Smeal College is the business school of Penn State, a public university which grew out of the Civil War era programme providing land grants for academic institutions.
Founded in 1953 as the Department of Commerce and Finance, it was renamed in 1990 following a donation of $10 million, then the largest given to Penn State, by economics alumnus Frank Smeal, a partner in Goldman Sachs, and his wife Mary Jane.
Under the slogan of "Shaping the Fate of Business", it operates from the largest building on the university’s main State College campus, one of 24 spread across Pennsylvania. In 2016 the Business Building, whose facilities include a room "mimicking the reality of a Wall Street brokerage room", received the US Green Building Council’s gold certificate for sustainability.

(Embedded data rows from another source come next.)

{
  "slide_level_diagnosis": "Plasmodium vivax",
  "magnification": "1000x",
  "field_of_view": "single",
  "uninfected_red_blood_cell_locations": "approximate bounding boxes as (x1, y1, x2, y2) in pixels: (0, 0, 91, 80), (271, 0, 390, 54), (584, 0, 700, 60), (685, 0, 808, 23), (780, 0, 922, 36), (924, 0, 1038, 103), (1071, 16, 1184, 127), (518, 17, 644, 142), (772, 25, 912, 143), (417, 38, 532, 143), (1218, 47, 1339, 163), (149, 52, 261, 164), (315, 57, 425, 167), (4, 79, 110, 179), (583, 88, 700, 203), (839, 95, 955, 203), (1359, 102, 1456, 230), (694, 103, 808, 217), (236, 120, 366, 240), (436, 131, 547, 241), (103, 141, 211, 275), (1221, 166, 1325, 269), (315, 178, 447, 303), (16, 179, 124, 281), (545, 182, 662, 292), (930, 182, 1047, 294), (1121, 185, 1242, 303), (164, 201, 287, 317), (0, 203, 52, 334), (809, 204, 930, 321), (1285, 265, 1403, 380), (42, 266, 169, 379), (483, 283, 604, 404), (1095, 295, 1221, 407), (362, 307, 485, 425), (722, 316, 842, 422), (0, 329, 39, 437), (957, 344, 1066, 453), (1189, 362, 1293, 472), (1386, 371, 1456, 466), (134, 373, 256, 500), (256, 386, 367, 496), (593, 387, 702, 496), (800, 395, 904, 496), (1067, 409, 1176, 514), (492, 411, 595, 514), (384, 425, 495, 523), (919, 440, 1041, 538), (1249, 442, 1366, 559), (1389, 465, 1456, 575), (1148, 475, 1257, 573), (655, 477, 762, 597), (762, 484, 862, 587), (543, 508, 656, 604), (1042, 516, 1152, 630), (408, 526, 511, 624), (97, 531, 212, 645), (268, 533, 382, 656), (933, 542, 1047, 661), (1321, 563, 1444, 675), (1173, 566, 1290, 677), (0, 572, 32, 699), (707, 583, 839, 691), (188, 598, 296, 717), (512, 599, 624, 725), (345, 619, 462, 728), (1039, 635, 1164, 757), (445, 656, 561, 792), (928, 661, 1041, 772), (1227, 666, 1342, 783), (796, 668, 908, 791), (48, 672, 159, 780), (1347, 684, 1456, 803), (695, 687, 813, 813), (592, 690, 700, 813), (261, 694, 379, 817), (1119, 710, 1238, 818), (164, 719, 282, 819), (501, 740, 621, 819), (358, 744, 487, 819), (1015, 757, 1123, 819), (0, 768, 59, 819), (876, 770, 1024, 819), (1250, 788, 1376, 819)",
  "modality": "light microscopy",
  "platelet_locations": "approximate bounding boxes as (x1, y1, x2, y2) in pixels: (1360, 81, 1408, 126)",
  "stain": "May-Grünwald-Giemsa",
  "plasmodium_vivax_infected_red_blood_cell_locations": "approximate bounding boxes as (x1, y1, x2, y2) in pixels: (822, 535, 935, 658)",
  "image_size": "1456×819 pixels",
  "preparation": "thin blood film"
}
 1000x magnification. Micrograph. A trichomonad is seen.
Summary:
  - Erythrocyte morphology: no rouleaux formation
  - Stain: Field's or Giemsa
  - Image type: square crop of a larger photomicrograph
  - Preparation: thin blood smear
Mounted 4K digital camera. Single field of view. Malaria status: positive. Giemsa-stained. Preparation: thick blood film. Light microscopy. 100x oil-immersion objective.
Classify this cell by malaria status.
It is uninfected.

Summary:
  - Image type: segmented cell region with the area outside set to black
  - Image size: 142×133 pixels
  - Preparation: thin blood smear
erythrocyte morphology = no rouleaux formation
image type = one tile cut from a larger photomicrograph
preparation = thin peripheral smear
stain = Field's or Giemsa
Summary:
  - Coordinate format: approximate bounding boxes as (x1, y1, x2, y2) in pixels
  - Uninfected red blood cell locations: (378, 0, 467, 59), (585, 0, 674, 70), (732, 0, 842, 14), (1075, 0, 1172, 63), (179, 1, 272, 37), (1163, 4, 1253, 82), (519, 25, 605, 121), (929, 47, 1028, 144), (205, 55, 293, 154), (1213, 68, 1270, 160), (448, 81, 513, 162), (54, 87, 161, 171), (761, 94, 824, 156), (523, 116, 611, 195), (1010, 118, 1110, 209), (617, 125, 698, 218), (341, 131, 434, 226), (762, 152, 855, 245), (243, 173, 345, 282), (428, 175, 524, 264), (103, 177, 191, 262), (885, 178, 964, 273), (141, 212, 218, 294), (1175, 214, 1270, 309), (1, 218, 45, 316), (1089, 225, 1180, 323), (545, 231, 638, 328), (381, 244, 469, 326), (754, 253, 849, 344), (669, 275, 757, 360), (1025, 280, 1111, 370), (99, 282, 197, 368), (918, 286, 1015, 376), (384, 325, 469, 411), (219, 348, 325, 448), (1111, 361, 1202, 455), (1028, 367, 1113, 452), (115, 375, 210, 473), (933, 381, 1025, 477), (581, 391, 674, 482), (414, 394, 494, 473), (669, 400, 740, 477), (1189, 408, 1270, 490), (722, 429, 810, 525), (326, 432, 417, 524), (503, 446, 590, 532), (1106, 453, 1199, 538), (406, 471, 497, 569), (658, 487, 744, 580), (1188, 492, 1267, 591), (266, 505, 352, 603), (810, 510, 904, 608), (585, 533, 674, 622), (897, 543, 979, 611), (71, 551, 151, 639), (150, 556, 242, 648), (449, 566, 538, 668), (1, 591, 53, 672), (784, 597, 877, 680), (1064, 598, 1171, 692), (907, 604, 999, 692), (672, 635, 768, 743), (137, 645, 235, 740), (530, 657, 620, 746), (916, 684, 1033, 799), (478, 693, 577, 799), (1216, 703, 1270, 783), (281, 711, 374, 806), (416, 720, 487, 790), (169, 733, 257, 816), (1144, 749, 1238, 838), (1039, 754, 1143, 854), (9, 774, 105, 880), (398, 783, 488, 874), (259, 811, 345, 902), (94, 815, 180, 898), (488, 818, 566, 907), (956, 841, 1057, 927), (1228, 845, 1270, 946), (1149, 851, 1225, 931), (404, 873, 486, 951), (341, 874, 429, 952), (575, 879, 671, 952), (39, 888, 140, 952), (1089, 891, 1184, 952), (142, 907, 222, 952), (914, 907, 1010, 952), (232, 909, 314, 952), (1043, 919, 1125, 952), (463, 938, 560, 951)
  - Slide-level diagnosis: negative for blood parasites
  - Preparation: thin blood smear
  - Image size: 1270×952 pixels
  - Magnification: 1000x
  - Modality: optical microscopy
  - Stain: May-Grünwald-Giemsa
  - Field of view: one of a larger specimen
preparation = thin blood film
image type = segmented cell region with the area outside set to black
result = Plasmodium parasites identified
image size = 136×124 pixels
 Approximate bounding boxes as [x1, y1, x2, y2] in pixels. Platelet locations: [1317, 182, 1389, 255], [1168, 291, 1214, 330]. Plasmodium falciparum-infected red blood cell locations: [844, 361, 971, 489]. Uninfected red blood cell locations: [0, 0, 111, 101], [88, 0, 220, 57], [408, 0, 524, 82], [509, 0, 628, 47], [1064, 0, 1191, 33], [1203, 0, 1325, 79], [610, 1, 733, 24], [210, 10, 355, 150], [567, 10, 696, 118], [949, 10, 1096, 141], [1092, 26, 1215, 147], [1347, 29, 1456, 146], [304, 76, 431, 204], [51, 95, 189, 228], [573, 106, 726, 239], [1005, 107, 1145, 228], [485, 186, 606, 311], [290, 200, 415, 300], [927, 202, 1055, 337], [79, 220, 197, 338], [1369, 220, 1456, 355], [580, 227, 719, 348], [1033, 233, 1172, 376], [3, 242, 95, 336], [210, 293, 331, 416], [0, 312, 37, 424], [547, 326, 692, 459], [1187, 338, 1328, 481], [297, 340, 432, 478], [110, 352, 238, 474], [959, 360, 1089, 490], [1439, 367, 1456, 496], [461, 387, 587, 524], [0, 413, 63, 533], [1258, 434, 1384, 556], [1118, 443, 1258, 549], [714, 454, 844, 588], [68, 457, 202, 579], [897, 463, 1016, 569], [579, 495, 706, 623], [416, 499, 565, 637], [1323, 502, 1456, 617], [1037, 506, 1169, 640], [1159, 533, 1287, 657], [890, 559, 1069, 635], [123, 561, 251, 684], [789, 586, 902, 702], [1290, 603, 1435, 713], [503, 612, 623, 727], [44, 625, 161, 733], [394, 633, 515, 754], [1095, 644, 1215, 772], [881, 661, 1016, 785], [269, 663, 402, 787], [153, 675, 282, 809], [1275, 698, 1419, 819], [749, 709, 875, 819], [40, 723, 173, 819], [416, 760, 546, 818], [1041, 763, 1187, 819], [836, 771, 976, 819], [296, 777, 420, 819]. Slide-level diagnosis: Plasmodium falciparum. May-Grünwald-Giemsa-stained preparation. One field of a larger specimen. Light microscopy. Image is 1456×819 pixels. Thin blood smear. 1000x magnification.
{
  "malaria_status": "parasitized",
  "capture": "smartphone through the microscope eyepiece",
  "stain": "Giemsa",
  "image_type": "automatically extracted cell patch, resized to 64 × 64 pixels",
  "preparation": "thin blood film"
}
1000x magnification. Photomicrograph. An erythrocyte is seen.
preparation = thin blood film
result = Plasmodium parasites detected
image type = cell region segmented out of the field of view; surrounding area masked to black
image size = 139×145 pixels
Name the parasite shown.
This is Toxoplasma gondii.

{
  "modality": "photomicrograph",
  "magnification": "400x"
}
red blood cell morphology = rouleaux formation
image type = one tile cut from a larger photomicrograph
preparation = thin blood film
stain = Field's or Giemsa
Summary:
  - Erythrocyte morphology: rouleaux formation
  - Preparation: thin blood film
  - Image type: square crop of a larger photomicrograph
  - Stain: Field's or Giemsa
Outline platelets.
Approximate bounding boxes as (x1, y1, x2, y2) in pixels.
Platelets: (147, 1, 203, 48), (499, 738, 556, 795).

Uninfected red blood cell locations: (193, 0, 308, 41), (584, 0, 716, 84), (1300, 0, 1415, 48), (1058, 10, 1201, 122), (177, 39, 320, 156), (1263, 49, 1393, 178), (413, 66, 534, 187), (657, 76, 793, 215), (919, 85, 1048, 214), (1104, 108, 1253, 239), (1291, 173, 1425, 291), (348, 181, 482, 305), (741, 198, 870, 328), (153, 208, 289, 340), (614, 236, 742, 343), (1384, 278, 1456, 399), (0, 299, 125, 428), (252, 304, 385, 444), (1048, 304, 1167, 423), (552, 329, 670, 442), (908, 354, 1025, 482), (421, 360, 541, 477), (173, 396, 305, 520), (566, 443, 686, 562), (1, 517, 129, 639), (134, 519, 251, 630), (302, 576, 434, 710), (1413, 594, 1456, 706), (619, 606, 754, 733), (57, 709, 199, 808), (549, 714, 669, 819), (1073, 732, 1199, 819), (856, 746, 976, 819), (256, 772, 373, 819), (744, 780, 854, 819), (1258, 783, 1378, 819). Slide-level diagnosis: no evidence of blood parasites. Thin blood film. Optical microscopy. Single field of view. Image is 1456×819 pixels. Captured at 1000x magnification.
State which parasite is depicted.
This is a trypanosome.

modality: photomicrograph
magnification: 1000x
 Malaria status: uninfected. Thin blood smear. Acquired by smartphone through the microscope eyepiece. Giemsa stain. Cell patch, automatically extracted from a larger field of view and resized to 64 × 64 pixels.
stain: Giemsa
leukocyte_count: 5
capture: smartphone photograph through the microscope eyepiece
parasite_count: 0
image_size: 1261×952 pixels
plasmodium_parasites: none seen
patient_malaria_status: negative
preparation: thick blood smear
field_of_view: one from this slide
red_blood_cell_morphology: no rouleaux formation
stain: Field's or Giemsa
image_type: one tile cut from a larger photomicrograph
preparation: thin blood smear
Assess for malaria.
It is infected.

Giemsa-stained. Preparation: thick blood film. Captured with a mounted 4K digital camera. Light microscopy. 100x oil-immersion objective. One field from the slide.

It runs a full range of undergraduate, certificate and master’s courses, with a growing range of online options including a degree in Enterprise Architecture and Business Transformation offered for the first time in 2018.
It has, though, made a strikingly successful speciality of supply chains, dating back to the creation of the Centre for Logistics Research (now the Centre for Supply Chain Research) as one of its eight research centres in 1989, and based on courses from undergraduate upwards.
This provision dominated advisory firm Gartner’s national rankings in the subject area, in 2018 recording a fifth consecutive number one rating for undergraduate courses and a fifth since 2008 in postgraduate programmes. Operations and logistics is also a popular destination for Penn State MBAs, taking 41 per cent of them.